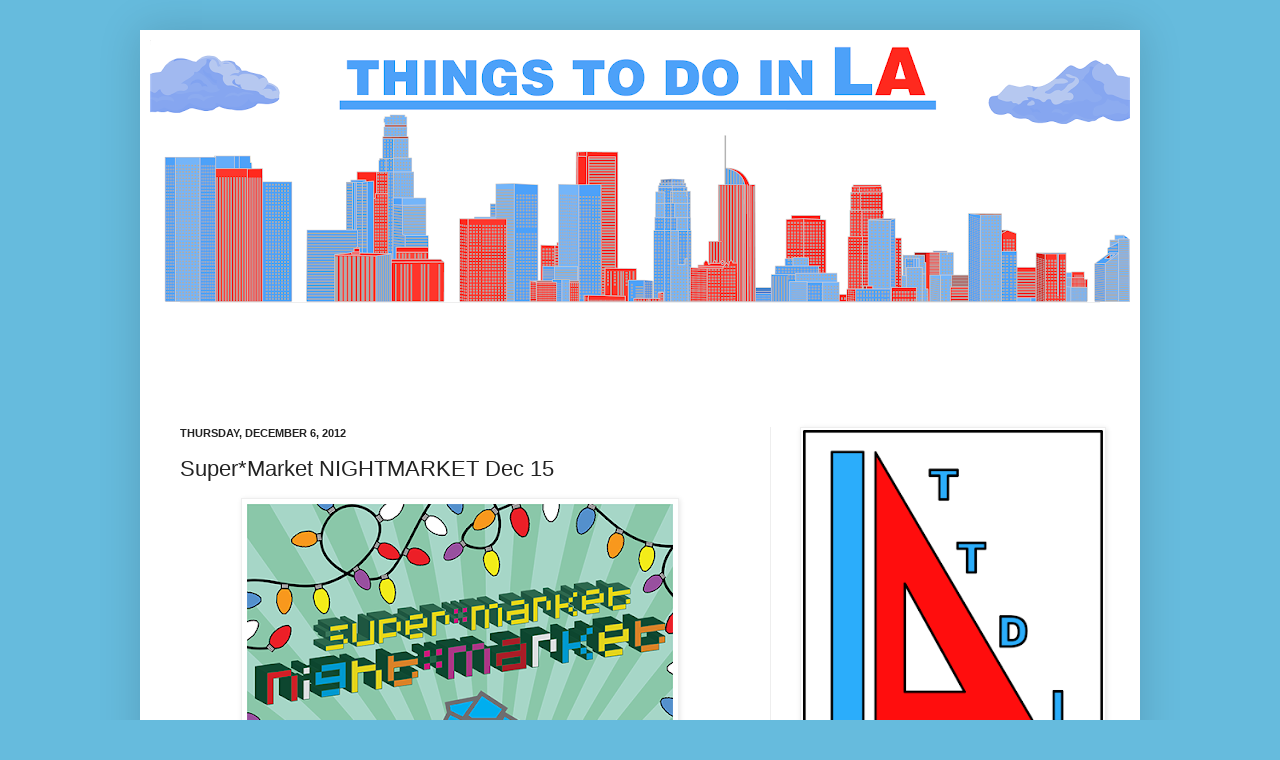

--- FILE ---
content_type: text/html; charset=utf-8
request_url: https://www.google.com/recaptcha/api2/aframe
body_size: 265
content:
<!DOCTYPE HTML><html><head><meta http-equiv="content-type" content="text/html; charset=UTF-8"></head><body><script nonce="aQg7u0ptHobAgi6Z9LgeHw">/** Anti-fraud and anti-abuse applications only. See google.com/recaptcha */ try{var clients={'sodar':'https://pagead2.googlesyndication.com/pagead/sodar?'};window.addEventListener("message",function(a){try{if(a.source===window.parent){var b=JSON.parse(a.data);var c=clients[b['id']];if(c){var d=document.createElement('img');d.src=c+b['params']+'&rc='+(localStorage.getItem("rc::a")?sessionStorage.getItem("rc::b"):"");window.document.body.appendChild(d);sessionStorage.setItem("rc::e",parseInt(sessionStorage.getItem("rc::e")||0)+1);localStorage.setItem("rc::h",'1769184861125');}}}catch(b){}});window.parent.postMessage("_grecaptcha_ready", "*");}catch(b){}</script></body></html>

━━━

Task description
Print every entry above again, exactly as written. Leave the images out.

Solved problem
--- FILE ---
content_type: text/html; charset=utf-8
request_url: https://www.google.com/recaptcha/api2/aframe
body_size: 265
content:
<!DOCTYPE HTML><html><head><meta http-equiv="content-type" content="text/html; charset=UTF-8"></head><body><script nonce="aQg7u0ptHobAgi6Z9LgeHw">/** Anti-fraud and anti-abuse applications only. See google.com/recaptcha */ try{var clients={'sodar':'https://pagead2.googlesyndication.com/pagead/sodar?'};window.addEventListener("message",function(a){try{if(a.source===window.parent){var b=JSON.parse(a.data);var c=clients[b['id']];if(c){var d=document.createElement('img');d.src=c+b['params']+'&rc='+(localStorage.getItem("rc::a")?sessionStorage.getItem("rc::b"):"");window.document.body.appendChild(d);sessionStorage.setItem("rc::e",parseInt(sessionStorage.getItem("rc::e")||0)+1);localStorage.setItem("rc::h",'1769184861125');}}}catch(b){}});window.parent.postMessage("_grecaptcha_ready", "*");}catch(b){}</script></body></html>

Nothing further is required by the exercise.